Guido didn't like it.
- Value Database
The OP has a good criticism of why this is a bad idea. It's an old idea, mostly from LISP land, where early systems saved the whole LISP environment state. Source control? What's that?
- A Truly Relational Language
Well, in Python, almost everything is a key/value store. The NoSQL people were going in that direction. Then people remembered that you want atomic transactions to keep the database from turning to junk, and mostly backed off from NoSQL where the data matters long-term.
- A Language To Encourage Modular Monoliths
Hm. Needs further development. Yes, we still have trouble putting parts together. There's been real progress. Nobody has to keep rewriting Vol. I of Knuth algorithms in each new project any more. But what's being proposed here?
- Modular Linting
That's mostly a hack for when the original language design was botched. View this from the point of the maintenance programmer - what guarantees apply to this code? What's been prevented from happening? Rust has one linter, and you can add directives in the code which allow exceptions. This allows future maintenance programmers to see what is being allowed.
> But what's being proposed here?
I read it, and to me it seems like they're worried about the wrong things. As I understand it, they're worried about the difficulty and hassle of calling unrelated code in the monolith, and proposing things that would make it easier. But that's wrongheaded. Monoliths don't suffer because it's too hard to reuse functionality. They suffer because it's too easy. Programmers create connections and dependencies that shouldn't exist, and the monolith starts to strangle itself (if you have good tests) or shake itself to pieces (if you don't) because of unnecessary coupling. You need mechanisms that enforce modularity, that force programmers to reuse code at designated, designed module interfaces, not mechanisms that make it easier to call arbitrary code elsewhere in the monolith.
In my opinion, a great deal of the success of microservices is due to the physical impossibility of bypassing a network API and calling the code of another service directly. Because of this, programmers respect the importance of designing and evolving APIs in microservices. Essentially, microservices enforce modularity, forcing programmers to carefully design and evolve the API to their code, and this is such a powerful force for good design that it makes microservices appealing even when their architectural aspects aren't helpful.

* **Listed entries**:

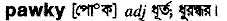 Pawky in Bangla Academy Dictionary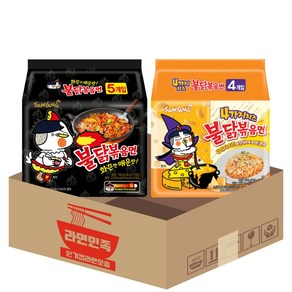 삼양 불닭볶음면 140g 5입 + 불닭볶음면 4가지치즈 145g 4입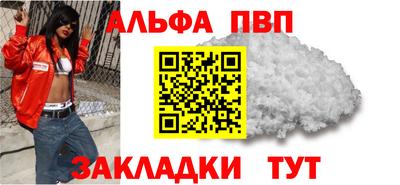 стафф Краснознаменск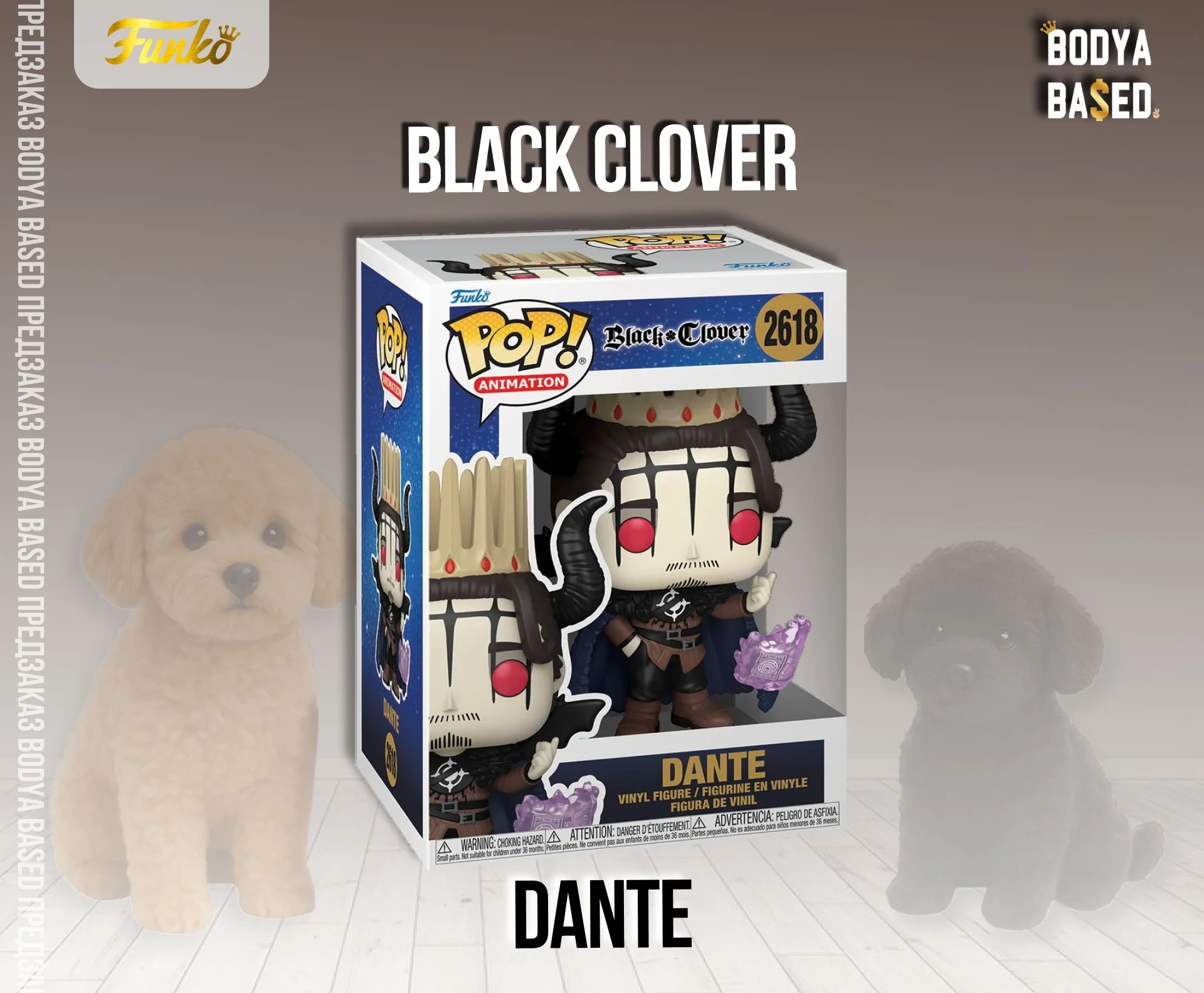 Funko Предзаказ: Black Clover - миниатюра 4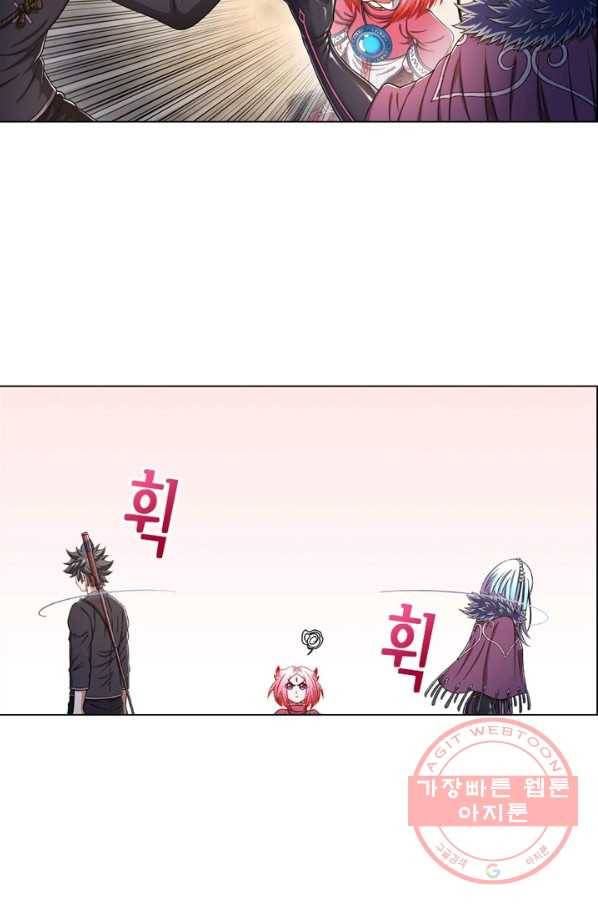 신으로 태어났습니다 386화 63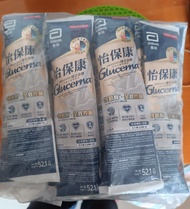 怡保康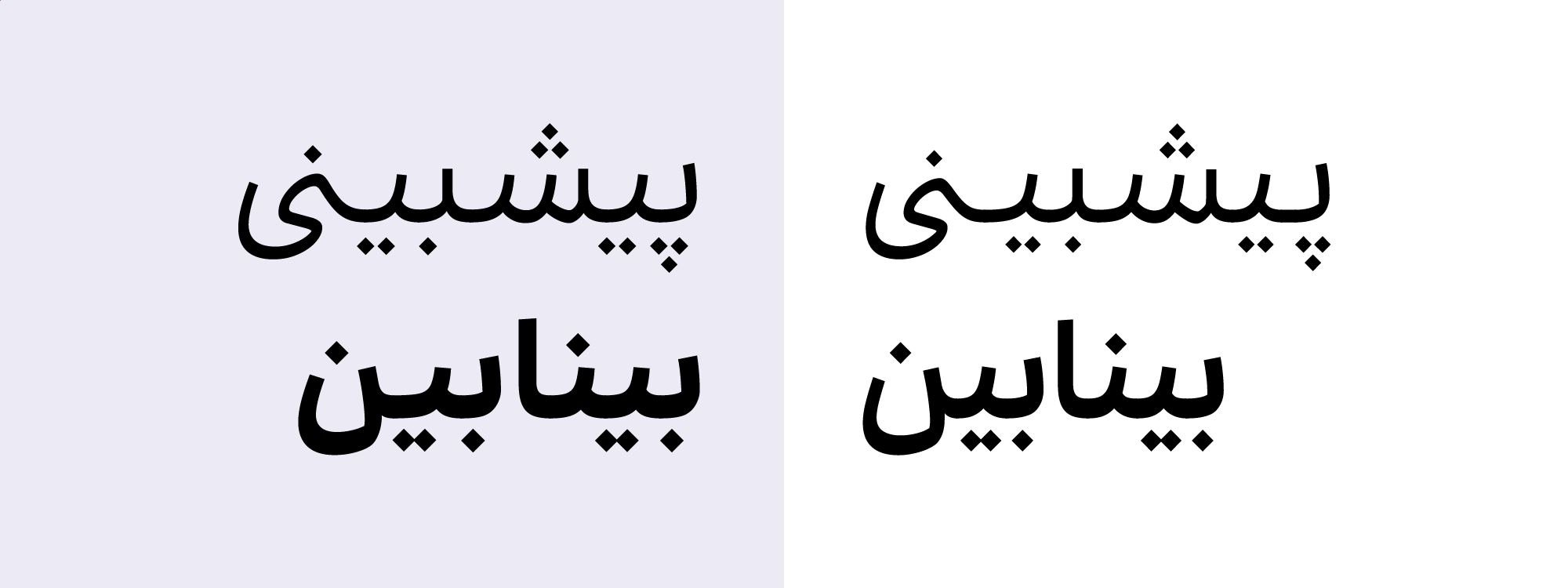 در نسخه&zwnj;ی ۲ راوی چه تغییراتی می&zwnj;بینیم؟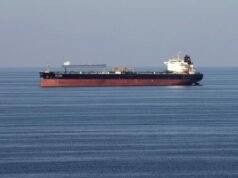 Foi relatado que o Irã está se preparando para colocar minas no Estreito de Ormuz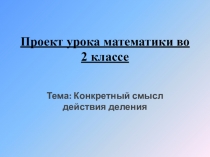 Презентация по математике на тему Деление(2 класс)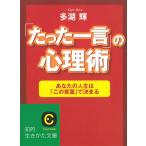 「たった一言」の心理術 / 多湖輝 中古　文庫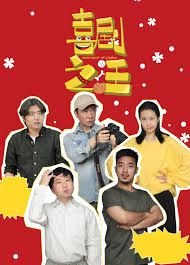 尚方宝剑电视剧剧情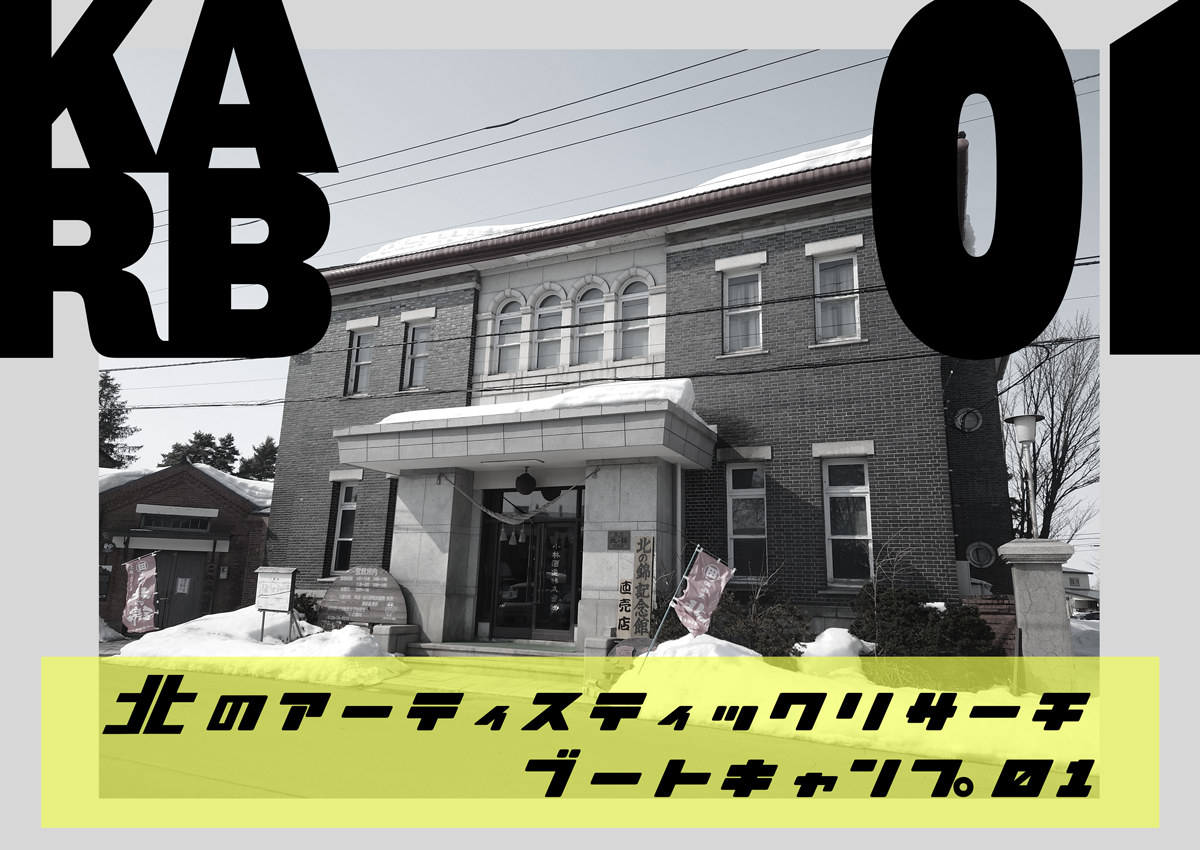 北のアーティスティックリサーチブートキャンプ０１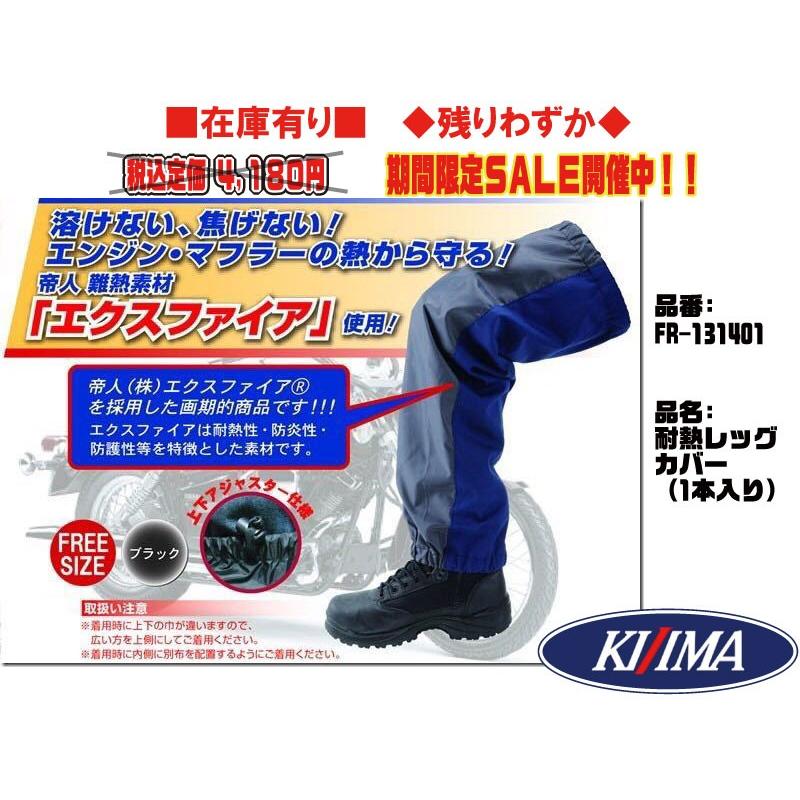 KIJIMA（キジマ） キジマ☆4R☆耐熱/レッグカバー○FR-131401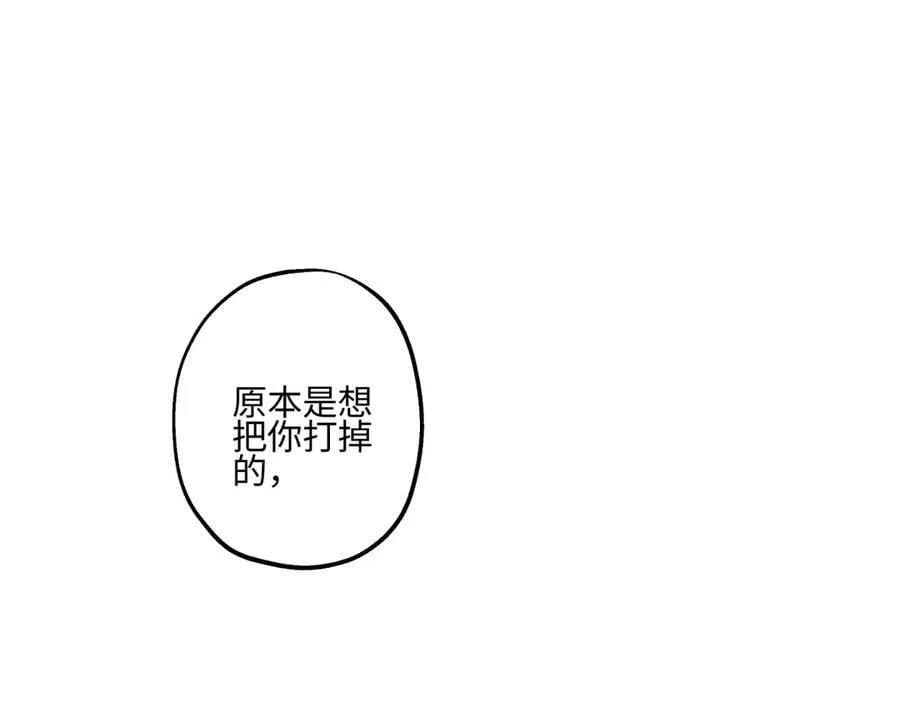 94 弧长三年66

* **Tasks to carry out**:
- 1) From the programming-language forum thread, set down word for word the stretch from "In my opinion, a" through "aspects aren't helpful.".
- 2) In the programming-language forum thread, what does the commenter say accounts for a great deal of the success of microservices?

* **Task results**:
- 1)
In my opinion, a great deal of the success of microservices is due to the physical impossibility of bypassing a network API and calling the code of another service directly. Because of this, programmers respect the importance of designing and evolving APIs in microservices. Essentially, microservices enforce modularity, forcing programmers to carefully design and evolve the API to their code, and this is such a powerful force for good design that it makes microservices appealing even when their architectural aspects aren't helpful.

- 2) The physical impossibility of bypassing a network API and calling the code of another service directly.